Specifically with carnivore diet, some benefits may include a higher protein intake, inevitable decrease in carbohydrates (Good for some, but maybe not good for everyone!), and as said before most likely finding a caloric deficit. Also, I’ll note that lowering your carbohydrate intake can help with insulin sensitivity specifically, which I am a huge fan of. Assuming you are physically active and wanting to gain or at least maintain muscle mass, it can be a challenge to consume enough protein, which carnivore diet almost guarantees that you will hit your daily intake needs.

Carnivore diet enthusiasts often champion other benefits such as lower inflammation, weight loss and even lower blood pressure. However, I cannot, in good conscience, agree that this is a direct result of eating only meat every day. These benefits are likely due to the fact that clients are in a caloric deficit after having unhealthy eating patterns beforehand. Recent studies show that while in a caloric deficit, even if you are eating junk foods like chips, cookies, ice cream, etc. you can still lower inflammation, lose weight and have better biomarkers in some (maybe not all) areas. So why would carnivore diet yield any different results, and why would we give so much credit to the meat alone?
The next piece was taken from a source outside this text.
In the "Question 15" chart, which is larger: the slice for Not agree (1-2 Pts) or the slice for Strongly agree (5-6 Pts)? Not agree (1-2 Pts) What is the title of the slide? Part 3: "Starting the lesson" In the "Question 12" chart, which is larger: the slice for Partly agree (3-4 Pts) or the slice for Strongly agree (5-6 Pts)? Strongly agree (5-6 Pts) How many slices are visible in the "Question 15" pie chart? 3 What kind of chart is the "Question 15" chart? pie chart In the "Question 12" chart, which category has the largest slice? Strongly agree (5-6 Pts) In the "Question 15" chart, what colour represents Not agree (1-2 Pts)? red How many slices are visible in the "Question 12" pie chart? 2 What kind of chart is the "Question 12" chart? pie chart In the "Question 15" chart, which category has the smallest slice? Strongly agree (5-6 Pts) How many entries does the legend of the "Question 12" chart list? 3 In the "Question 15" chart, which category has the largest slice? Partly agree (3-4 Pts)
I have to give my vote to eating lower calories, when necessary or when seeking positive health changes, equals a better functioning body.

Upon doing more research to write this article, I was really disappointed to hear many pro-carnivore experts stating that while eating only meat, you will eliminate “toxins” from fruits and vegetables. Look at it this way, we could take ANY food on the planet and break it down to molecular level and discover an ingredient that would become toxic if eaten in the right amounts. Too much vitamin D can become toxic too! Or even drinking too much water can dilute your electrolytes and stop your heart from beating. Study after study, and then after a few more studies prove that people who eat fruits and veggies are at lower risk for diseases and simply live better and longer lives.
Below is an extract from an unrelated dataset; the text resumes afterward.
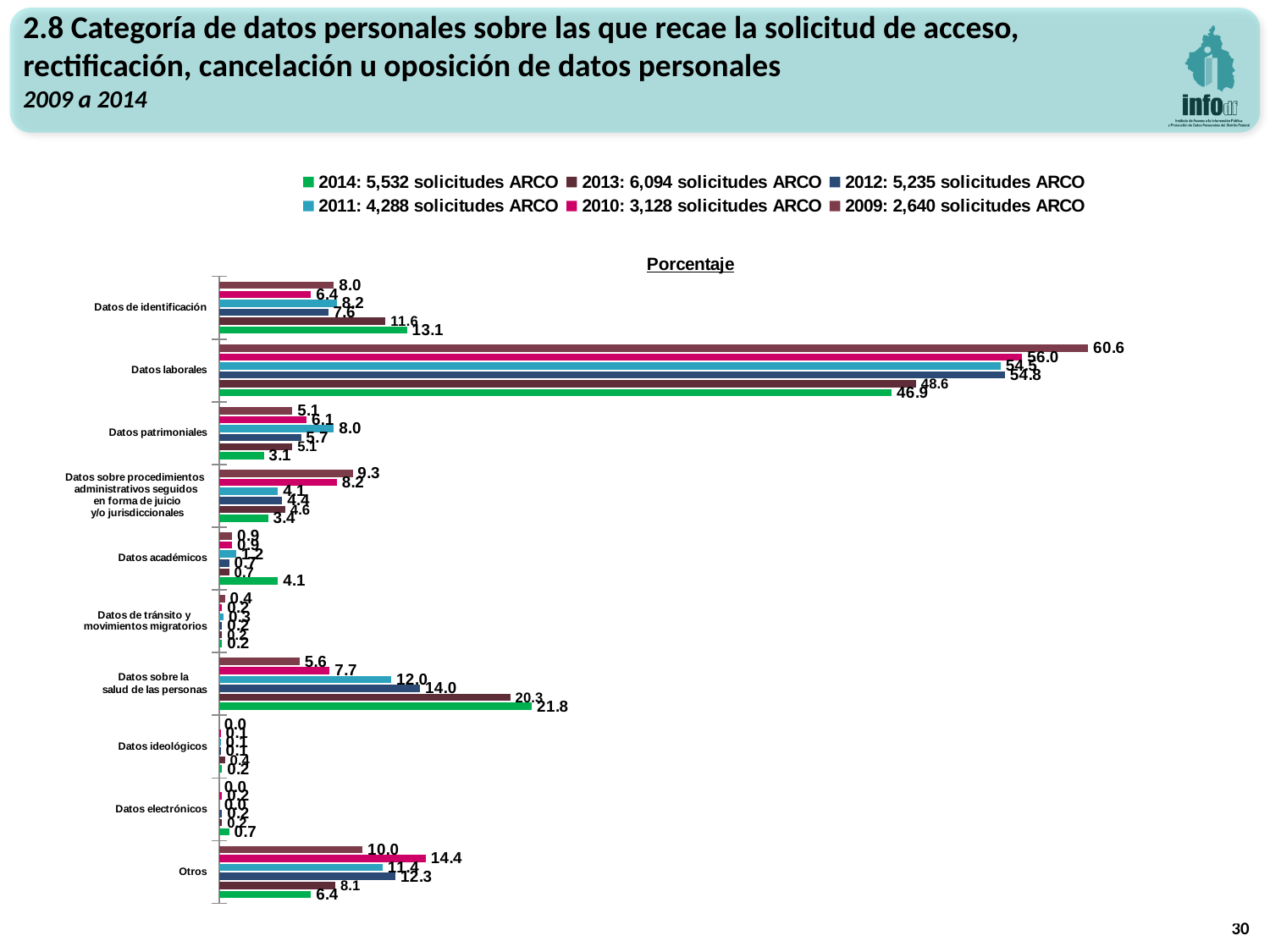
What is the value for Datos laborales in the 2014 series? 46.9 What kind of chart is shown on the slide? bar chart According to the legend, how many solicitudes ARCO were there in 2013? 6,094 What is the value for Datos sobre la salud de las personas in the 2014 series? 21.8 What is the value for Otros in the 2010 series? 14.4 Do the values for Datos sobre la salud de las personas rise or fall from 2009 to 2014? rise How many series does the legend list? 6 What is the difference between the 2009 and 2014 values for Datos laborales? 13.7 Which category has the highest value in the 2014 series? Datos laborales For Datos de identificación, which is larger: the 2014 value or the 2013 value? 2014 What is the value for Datos laborales in the 2009 series? 60.6 How many categories are shown on the chart? 10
I will say that I do think periods of fasting, or cutting out some specific foods will lead to a decrease in inflammation and some “cleaning out” of old, dead cells throughout the body. But diets and fasting, are not the only way, just one way to do it. Or sometimes elimination diets can be helpful for those who have unknown allergies or food sensitivities that often go undetected.

In most cases, those eating the carnivore diet are likely going to be eating plenty of fatty meats, and if you are going to eat only meat that’s actually a good idea to encourage a higher production of ketones.

Ketones are going to be the body’s preferred fuel for energy since carbohydrates are non-existent in carnivore diet. The downside is that over a long period of time, these meats that are high in saturated fats can drive up LDL cholesterol which is a huge risk factor for cardiovascular diseases.

Overall, I get that the carnivore diet might be helpful to someone who needs to shed some quick pounds and see some changes in insulin sensitivity. Or for someone who is needing a reset on their insulin sensitivity and wants to inquire what it feels like to run on ketones instead of glucose from carbs. Other than that, it’s about the same as any other trendy diet that cuts out food groups in a disguised effort to get people to lose weight resulting from restricting calories.